I good idea is to realise that locally (near a point where $\displaystyle \frac{dy}{dx}\neq0$) we have $y=y(x)$ so that locally we have
$$\begin{align}
x2^{y(x)}&=\ln (y(x)).
\end{align}$$
This might better allow you to see the various chain rules.
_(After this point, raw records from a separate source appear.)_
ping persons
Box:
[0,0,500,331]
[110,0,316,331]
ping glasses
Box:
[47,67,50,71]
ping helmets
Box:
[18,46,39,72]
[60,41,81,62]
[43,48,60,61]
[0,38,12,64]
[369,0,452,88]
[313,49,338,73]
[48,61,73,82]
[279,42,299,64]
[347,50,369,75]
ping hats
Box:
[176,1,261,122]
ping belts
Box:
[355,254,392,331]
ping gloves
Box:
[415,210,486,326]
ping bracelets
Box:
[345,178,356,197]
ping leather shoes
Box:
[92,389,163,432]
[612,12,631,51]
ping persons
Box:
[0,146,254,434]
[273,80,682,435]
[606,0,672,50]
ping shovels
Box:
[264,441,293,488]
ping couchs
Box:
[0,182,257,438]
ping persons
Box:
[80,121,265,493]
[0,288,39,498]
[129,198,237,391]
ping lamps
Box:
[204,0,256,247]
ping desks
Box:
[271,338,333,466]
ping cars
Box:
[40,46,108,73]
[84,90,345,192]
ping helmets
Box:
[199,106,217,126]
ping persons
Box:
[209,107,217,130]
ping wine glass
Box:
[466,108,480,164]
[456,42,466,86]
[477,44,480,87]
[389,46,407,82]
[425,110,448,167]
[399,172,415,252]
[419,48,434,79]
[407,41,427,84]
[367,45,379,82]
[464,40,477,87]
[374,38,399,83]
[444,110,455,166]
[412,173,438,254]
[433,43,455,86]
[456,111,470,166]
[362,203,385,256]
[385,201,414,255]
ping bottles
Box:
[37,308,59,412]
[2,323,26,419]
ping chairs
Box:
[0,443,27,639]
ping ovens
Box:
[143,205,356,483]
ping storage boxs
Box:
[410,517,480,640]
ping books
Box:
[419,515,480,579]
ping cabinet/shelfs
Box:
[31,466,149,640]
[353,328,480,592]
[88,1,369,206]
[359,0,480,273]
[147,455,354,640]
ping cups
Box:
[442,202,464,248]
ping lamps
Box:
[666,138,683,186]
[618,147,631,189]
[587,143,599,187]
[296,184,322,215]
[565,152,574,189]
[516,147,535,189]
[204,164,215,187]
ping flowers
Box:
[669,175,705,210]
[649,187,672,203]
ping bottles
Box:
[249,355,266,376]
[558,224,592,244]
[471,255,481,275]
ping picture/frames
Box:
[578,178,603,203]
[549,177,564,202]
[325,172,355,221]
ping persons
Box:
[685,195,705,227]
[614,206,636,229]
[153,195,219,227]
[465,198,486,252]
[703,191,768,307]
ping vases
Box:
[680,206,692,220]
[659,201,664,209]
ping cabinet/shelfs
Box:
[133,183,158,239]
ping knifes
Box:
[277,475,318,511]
We differentiate both sides with respect to $x$, using a product rule and chain rules:
$$
\begin{align}
x\frac{d}{dx}2^{y(x)}+(1)2^{y(x)}&=\frac{1}{y(x)}\cdot\frac{d}{dx}y(x)
\\ \Rightarrow x\ln 2\cdot 2^{y(x)}\cdot\frac{d}{dx}y(x)+2^{y(x)}&=\frac{1}{y(x)}\cdot\frac{d}{dx}y(x).
\end{align}$$
Now all we can say about $\displaystyle \frac{d}{dx}y(x)$ is that locally it is $\displaystyle \frac{dy}{dx}$. Also, now that we have used it to see the chain rules, we can write $y(x)=y$ again:
$$(\ln2)x2^y\frac{dy}{dx}+2^y=\frac{1}{y}\frac{dy}{dx}.$$
I trust that you can finish things from here.